Using the workplace as an indicator, it is clear that there is an increasing pressure for faith to be privatised. But a seemingly breakthrough case was made recently when the European Court of Human Rights (ECHR) ruled that rights of Nadia Eweida, a Christian British Airways employee who refused to stop wearing her cross at work, trumped the argument that it would affect her employer's public image.

Miss Eweida's victory makes it all too easy to paint companies as the villains when it comes to the right to express one's religion. But while I firmly believe that no one should be discriminated against on the basis of their religion, companies shouldn't have to accommodate beyond this. It should be noted that similar cases of claimed discrimination presented to the ECHR were dismissed; Miss Eweida only won because it was deemed that a discreet cross would have no effect on the public image of British Airways. She didn't win on the assumption that she could freely express her religion at work.

In reality, the workplace is not a suitable arena for discussing the place of religion in society. I'd argue that wearing the cross is almost exclusively an expression of faith, and while I struggle to see how such a small piece of jewellery can affect a company's public image - and certainly the ECHR couldn't - I also struggle to see how it symbolises the right to religious freedom, when surely it is the actions of an individual that should represent Christian values rather than anything material.

Conversely, I see the Islamic concept of hijab, or guarding one's modesty, as more than simply religious expression, and as potentially fundamental to one's faith.
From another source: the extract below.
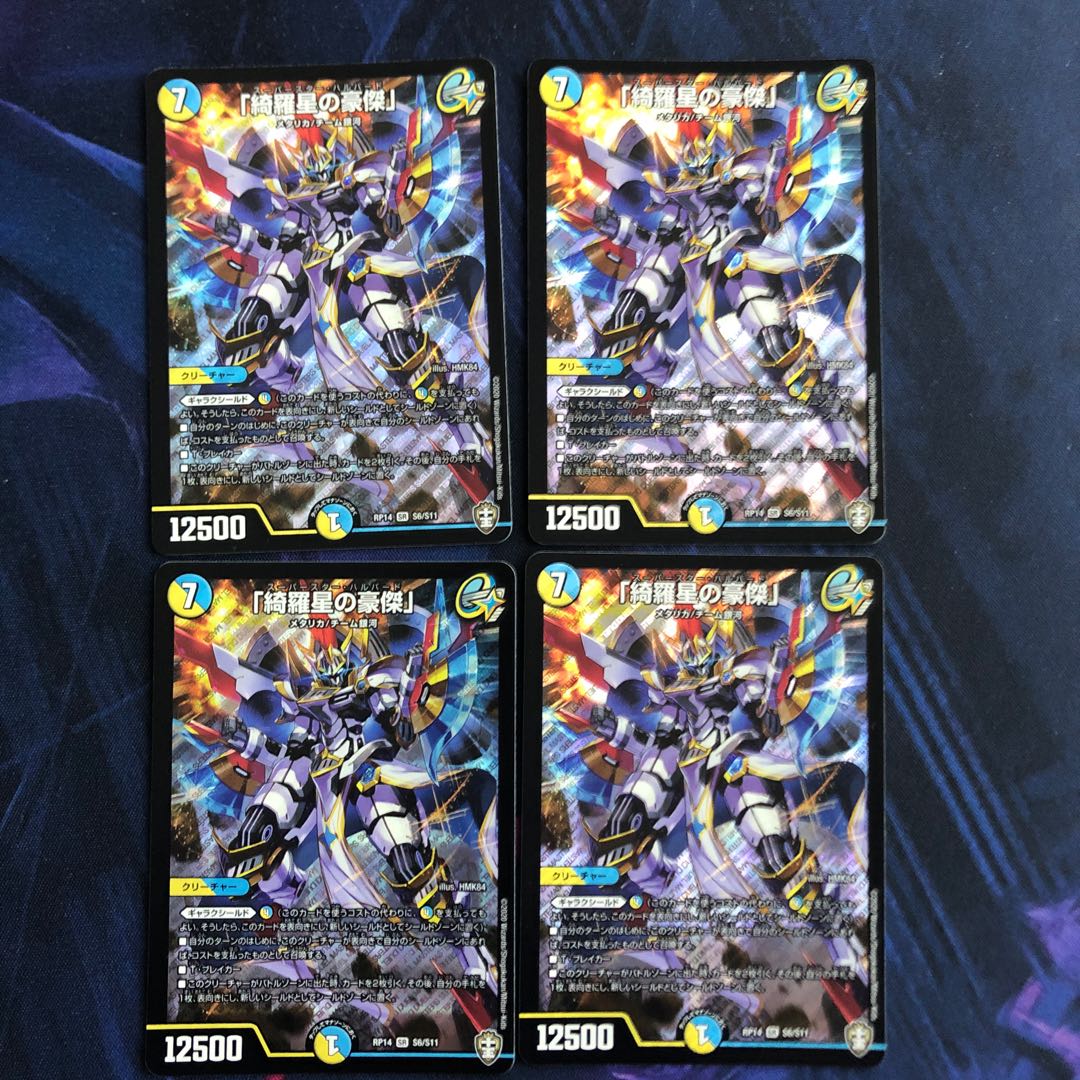 「綺羅星の豪傑」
But I can also understand the potential difficulties that such a concept brings to the workplace, concerning safety or security.

To employers, these differences are inconsequential. Unfortunately, if a person feels they should be able to express their religion freely in spite of professional codes of conduct, or they feel that their religion dictates how they dress or act in public, then frankly they are not suited to certain workplace environments.

Employers aren't to blame here - the differences between religions and interpretations within faiths makes the issue far more complex than what employers can handle.

If employers have to treat all employees the same, then everyone is entitled to equal rights. So companies are faced with an all-or-nothing approach for the code of conduct regarding religion. Either everyone can express their religion, or no one can.

The Queen may be both head of state and head of the Church of England, but regardless of such religious formalities in Britain, businesses here must operate outside of the context of religion.

Where we should be coming up with solutions to issues of religion in society is here, at university. The university environment is far more accommodating towards the differences between our values and beliefs than the workplace, and instead of trying to end issues in some legal fiasco, universities encourage such debate.

So now's the time to question how a belief in equal rights can still support the promotion of religious freedom, or the freedom to any particular freedom or way of life.
If we ignore these issues altogether, in the future we may find ourselves in the same position as Miss Eweida.